题目 A -
从下面的条目中摘出所有含有字符串"pixel"的行,原样列出。匹配时区分大小写。

所给文本 -
# # # # #

我们再来看gripper的封装。注意到命名中的TCP其实是tool center point的意思。

class Gripper(object):
    """Simulated Panda hand."""

    def __init__(self, world):
        self.world = world
        self.urdf_path = Path("../data/urdfs/panda/hand.urdf")

        self.max_opening_width = 0.08
        self.finger_depth = 0.05
        self.T_body_tcp = Transform(Rotation.identity(), [0.0, 0.0, 0.022])
        self.T_tcp_body = self.T_body_tcp.inverse()

    def reset(self, T_world_tcp):
        T_world_body = T_world_tcp * self.T_tcp_body
        self.body = self.world.load_urdf(self.urdf_path, T_world_body)
        self.body.set_pose(T_world_body)  # sets the position of the COM, not URDF link
        self.constraint = self.world.add_constraint(
            self.body,
            None,
            None,
            None,
            pybullet.JOINT_FIXED,
            [0.0, 0.0, 0.0],
            Transform.identity(),
            T_world_body,
        )
        self.update_tcp_constraint(T_world_tcp)
        # constraint to keep fingers centered
        self.world.add_constraint(
            self.body,
            self.body.links["panda_leftfinger"],
            self.body,
            self.body.links["panda_rightfinger"],
            pybullet.JOINT_GEAR,
            [1.0, 0.0, 0.0],
            Transform.identity(),
            Transform.identity(),
        ).change(gearRatio=-1, erp=0.1, maxForce=50)

# # # # #

输入条目 -

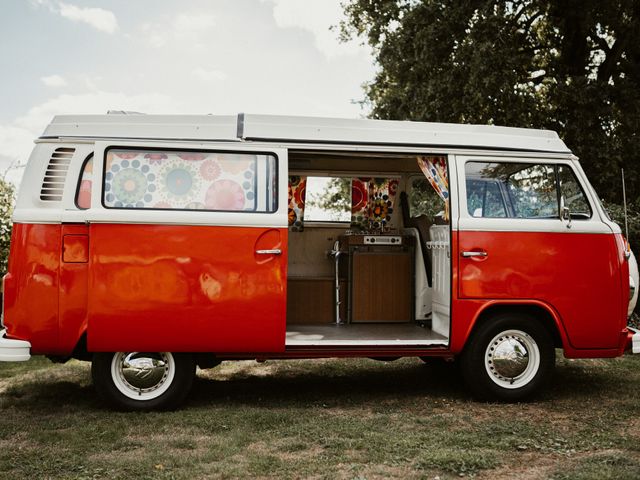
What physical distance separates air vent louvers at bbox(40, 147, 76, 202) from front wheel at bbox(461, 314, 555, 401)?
3.85 meters

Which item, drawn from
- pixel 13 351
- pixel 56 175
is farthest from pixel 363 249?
pixel 13 351

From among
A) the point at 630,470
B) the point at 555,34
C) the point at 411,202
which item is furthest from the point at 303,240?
the point at 555,34

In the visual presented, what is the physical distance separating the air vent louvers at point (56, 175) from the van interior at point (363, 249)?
7.61 ft

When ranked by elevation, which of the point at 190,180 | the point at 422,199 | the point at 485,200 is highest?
the point at 422,199

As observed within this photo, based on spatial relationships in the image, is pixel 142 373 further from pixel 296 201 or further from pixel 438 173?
pixel 438 173

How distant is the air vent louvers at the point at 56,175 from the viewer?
5.75 metres

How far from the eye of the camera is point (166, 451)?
15.8ft

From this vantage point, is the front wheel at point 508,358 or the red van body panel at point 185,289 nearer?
the red van body panel at point 185,289

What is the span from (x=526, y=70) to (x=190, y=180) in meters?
11.5

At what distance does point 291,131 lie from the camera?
602 cm

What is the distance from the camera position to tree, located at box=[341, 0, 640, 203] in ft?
44.8

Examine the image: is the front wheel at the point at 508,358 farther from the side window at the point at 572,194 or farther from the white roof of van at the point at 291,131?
the white roof of van at the point at 291,131

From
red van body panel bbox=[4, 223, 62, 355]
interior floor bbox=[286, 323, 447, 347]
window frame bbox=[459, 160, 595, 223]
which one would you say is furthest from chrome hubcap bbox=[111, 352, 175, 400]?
window frame bbox=[459, 160, 595, 223]

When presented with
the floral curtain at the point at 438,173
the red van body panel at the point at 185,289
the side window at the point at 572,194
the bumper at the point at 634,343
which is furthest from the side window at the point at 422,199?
the red van body panel at the point at 185,289
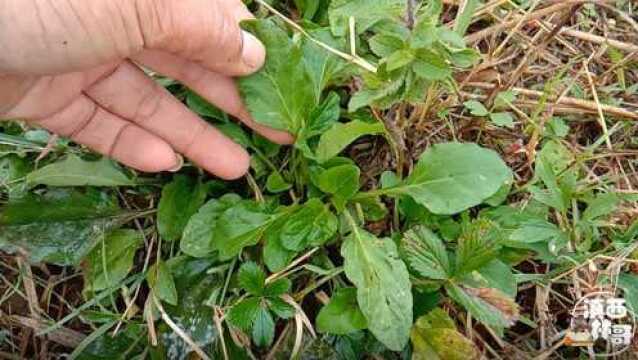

# # # # #

题目 B -
根据上面关于夹爪封装的文本,命名中的TCP指的是什么?

完整答案 A -
- pixel 13 351
- pixel 56 175
is farthest from pixel 363 249?
pixel 13 351
As observed within this photo, based on spatial relationships in the image, is pixel 142 373 further from pixel 296 201 or further from pixel 438 173?
pixel 438 173

完整答案 B -
TCP指tool center point。